| CHALLENGE |
Switch each "camera" to "lens" throughout the records below and change nothing else. Leave the pictures out of your answer.

| MATERIAL SHOWN |
+++++

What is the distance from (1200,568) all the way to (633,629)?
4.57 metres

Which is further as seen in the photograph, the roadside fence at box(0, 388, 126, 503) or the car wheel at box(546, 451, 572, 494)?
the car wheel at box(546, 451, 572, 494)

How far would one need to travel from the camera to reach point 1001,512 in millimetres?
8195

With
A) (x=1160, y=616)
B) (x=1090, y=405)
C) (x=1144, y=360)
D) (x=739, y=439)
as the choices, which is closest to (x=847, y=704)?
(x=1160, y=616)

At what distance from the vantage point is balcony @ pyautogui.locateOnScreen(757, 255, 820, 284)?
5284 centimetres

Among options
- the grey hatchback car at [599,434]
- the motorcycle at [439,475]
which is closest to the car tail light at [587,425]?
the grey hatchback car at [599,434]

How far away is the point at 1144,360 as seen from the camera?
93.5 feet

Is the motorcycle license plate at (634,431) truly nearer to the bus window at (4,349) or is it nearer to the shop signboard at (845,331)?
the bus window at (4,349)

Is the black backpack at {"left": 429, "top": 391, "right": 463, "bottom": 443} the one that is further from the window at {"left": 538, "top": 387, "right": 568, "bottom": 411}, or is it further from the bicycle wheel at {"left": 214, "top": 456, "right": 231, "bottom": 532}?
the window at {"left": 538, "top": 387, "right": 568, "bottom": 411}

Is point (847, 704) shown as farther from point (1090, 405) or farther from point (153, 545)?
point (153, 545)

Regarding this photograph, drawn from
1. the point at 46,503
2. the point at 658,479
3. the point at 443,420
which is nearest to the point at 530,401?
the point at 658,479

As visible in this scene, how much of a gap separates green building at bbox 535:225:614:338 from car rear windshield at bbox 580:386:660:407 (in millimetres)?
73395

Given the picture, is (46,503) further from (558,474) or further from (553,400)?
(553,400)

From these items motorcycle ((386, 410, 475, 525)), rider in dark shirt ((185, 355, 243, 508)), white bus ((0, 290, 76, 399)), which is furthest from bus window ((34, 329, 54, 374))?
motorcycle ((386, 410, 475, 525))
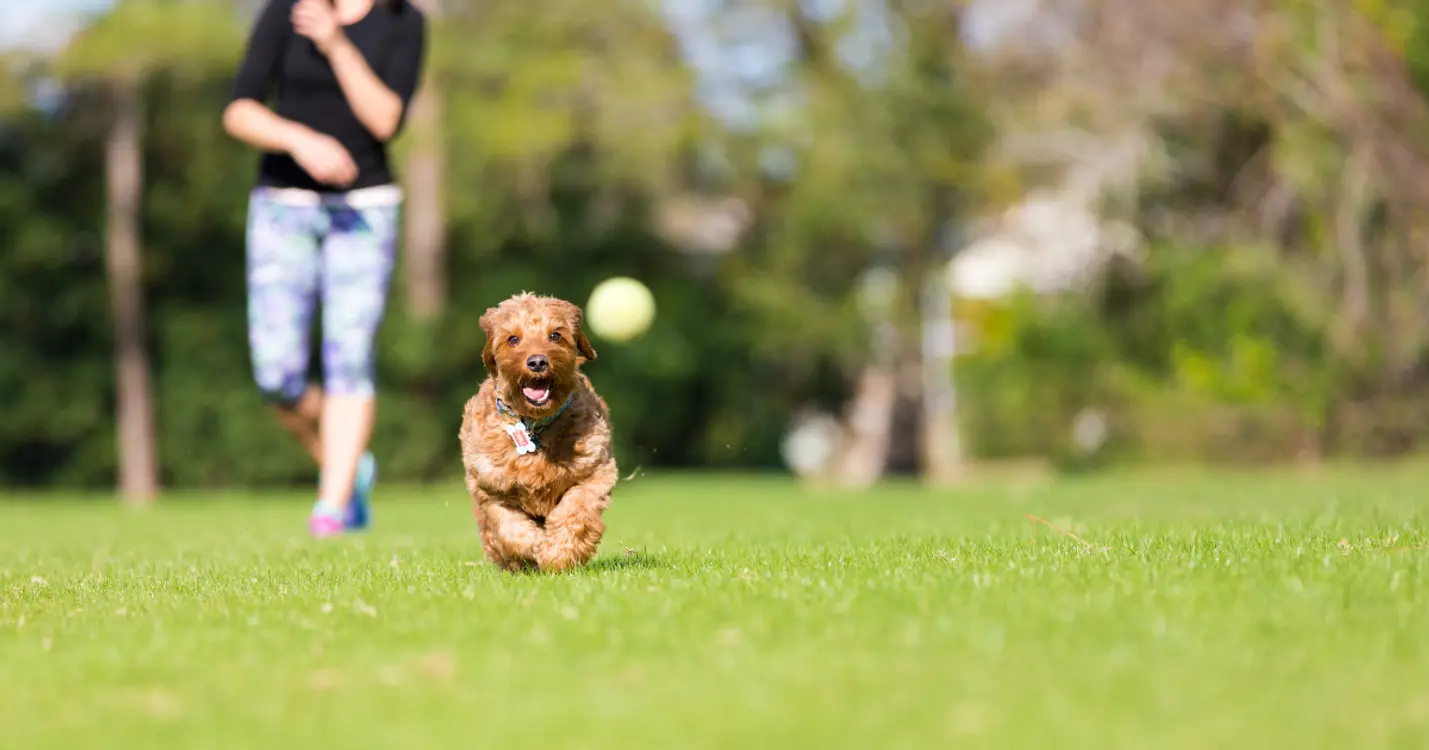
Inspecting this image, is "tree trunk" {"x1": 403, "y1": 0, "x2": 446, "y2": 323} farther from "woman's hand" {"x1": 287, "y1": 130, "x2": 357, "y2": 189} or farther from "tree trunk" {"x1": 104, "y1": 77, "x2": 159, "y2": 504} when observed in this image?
"woman's hand" {"x1": 287, "y1": 130, "x2": 357, "y2": 189}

+++++

| SOLUTION TO THIS TASK |
What is the distance from (1200,568) all the way to (633,629)?
4.57 metres

Which is further as seen in the photograph, the roadside fence at box(0, 388, 126, 503) or the car wheel at box(546, 451, 572, 494)?
the car wheel at box(546, 451, 572, 494)

How far would one need to travel from the lens to reach point 1001,512 in millimetres?
8195

With
A) (x=1160, y=616)
B) (x=1090, y=405)
C) (x=1144, y=360)
D) (x=739, y=439)
as the choices, which is closest to (x=847, y=704)?
(x=1160, y=616)

At what distance from the vantage point is balcony @ pyautogui.locateOnScreen(757, 255, 820, 284)?
5284 centimetres

Among options
- the grey hatchback car at [599,434]
- the motorcycle at [439,475]
which is closest to the car tail light at [587,425]?
the grey hatchback car at [599,434]

How far away is the point at 1144,360 as seen from the lens?
93.5 feet

Is the motorcycle license plate at (634,431) truly nearer to the bus window at (4,349) or is it nearer to the shop signboard at (845,331)?
the bus window at (4,349)

Is the black backpack at {"left": 429, "top": 391, "right": 463, "bottom": 443} the one that is further from the window at {"left": 538, "top": 387, "right": 568, "bottom": 411}, or is it further from the bicycle wheel at {"left": 214, "top": 456, "right": 231, "bottom": 532}?
the window at {"left": 538, "top": 387, "right": 568, "bottom": 411}

Is point (847, 704) shown as farther from point (1090, 405) or farther from point (153, 545)?
point (153, 545)

Regarding this photograph, drawn from
1. the point at 46,503
2. the point at 658,479
3. the point at 443,420
which is nearest to the point at 530,401?
the point at 658,479

As visible in this scene, how much of a gap separates green building at bbox 535:225:614:338 from car rear windshield at bbox 580:386:660:407 (in millimetres)?
73395

Given the picture, is (46,503) further from (558,474) or further from (553,400)?
(553,400)

From these items motorcycle ((386, 410, 475, 525)), rider in dark shirt ((185, 355, 243, 508)), white bus ((0, 290, 76, 399)), which is furthest from bus window ((34, 329, 54, 374))?
motorcycle ((386, 410, 475, 525))
Inspecting this image, is "tree trunk" {"x1": 403, "y1": 0, "x2": 446, "y2": 323} farther from "woman's hand" {"x1": 287, "y1": 130, "x2": 357, "y2": 189} or farther from "tree trunk" {"x1": 104, "y1": 77, "x2": 159, "y2": 504} when observed in this image?
"woman's hand" {"x1": 287, "y1": 130, "x2": 357, "y2": 189}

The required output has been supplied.